Idiom World Server TM Tutorial

Introduction

I think this is the most important guide to understand, since the most beneficial part of using Idiom is the TM compared to any other localization solutions currently available in the industry.

I will be mainly using the guide come with Idiom 8.0 installation - WorldServer v8.0.2 Translation Memory Guide.

The main reason that I am writing this document is to gain more knowledge on Idiom TM and at the same time to prepare some reference materials for my Idiom development work.

Any additional questions, please visit http://www.idiominc.com/resources/documentation/

Let’s delve into it.

Differences Between Trados and Idiom TM

Basically Idiom TM provides one additional matching scheme that Trados does not have.

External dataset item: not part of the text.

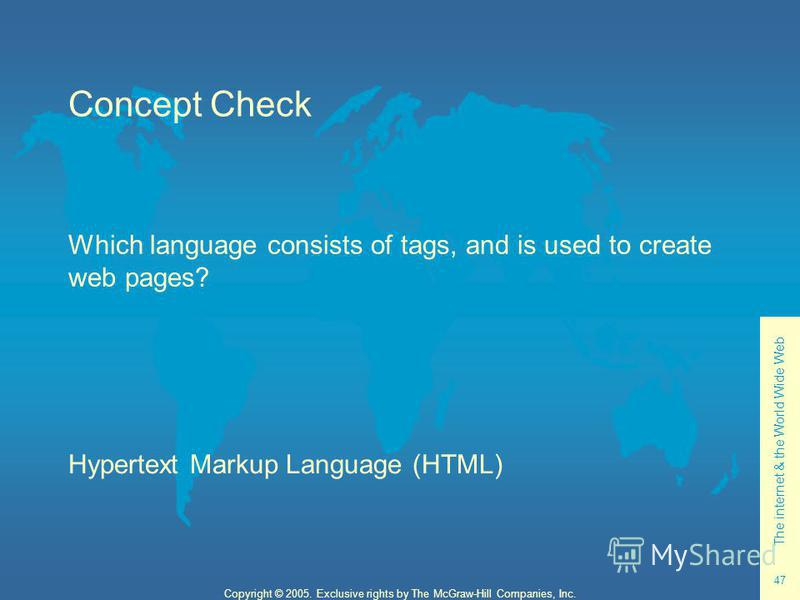 The internet & the World Wide Web 47 Copyright © 2005. Exclusive rights by The McGraw-Hill Companies, Inc. Concept Check Which language consists of tags, and is used to create web pages? Hypertext Markup Language (HTML)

Only available in Idiom - ICE (In Context Exact) / SPICE (SID Preferred In Context Exact) Match

- How Idiom determines ICE matches:

1. Find exact matches

2. Evaluate for ICE condition (basically check the usage context of the lookup
text. The usage context means here simply ‘surrounding text‘.)

3. Rank ICE candidates through the ranking strategy (AIS file path or normalized
file path comparison)

- How Idiom determines SPICE matches:

1. Find exact matches

2. Evaluate for ICE condition (basically check the usage context of
the lookup text. The usage context means here ‘SID‘.)

Available in both:

100% / Exact Match

Fuzzy Match

TMX Import Tool

1. Importing Third Party TMX file

This option will be mostly used when you migrate your current TM to Idiom TM.

In my previous experience, the TMX file from Trados TM imported fine except
some of the entries with attributes, so you need some cleanup to do there.

The most important thing to remember when importing third party TMX file to
Idiom is that Idiom is importing the file based on the name of
the TMX file including the path.

What does it mean?

Let’s say after you imported fr_FR.tmx file to Idiom,
you found out that there are some entries in the TM needed fixing. After
you fixed those entries, if you import it as is, Idiom will only import new
and changed entries to Idiom like ‘Import with overwrite’ option in Trados.
However, if you changed the name of the TMX file to, for example, fr_FR_2.tmx,
Idiom Import Process will generate a new set of TM entries for the TMX
file. So try not to change the name of TMX file to prevent duplicate
entries. One workaround would be to purge the TM and re-import it from scratch.

Note: Trados TMX export is in UTF-16 (Needs BOM).

TMX Specification: http://www.lisa.org/standards/tmx/tmx.htm#Intro_Enc

* One side note on Trados text TM: Trados text TM (Trados 7) should have BOM and it needs to be encoded in UTF-8. If one of two is not present, the text TM will be regarded as a legacy TM, which will lead corruption after imported.

2. Importing Idiom TMX file

The TMX export from Idiom contains all the usage context information so all the ICE/SPICE will be exported to the TMX file. This is a good way to back up your TMs. I prefer to export with UTF-8 encoding, since it is script-friendly.

I found that importing 3rd party TMs that contain your legacy translation is very useful in terms of enhancing leveragibility, but sometimes, due to different segmentations and problems caused when imported, it was causing some engineering problems. I would recommend though using it as a secondary TM while you are converting your assets to Idiom from your legacy TMs to alleviate any additional translation work that might already exist in your legacy TMs.

Search and Replace Tool

It is important to understand that fixing TM entries with Search and Replace Tool will not propagate the fixes to the corresponding assets. It is also not recommended to simply choose the Reapply TM option in the browser workbench, because this process will generally not update ICE or manually translated segments (*** until assets are re-segmented after segment cache is cleared).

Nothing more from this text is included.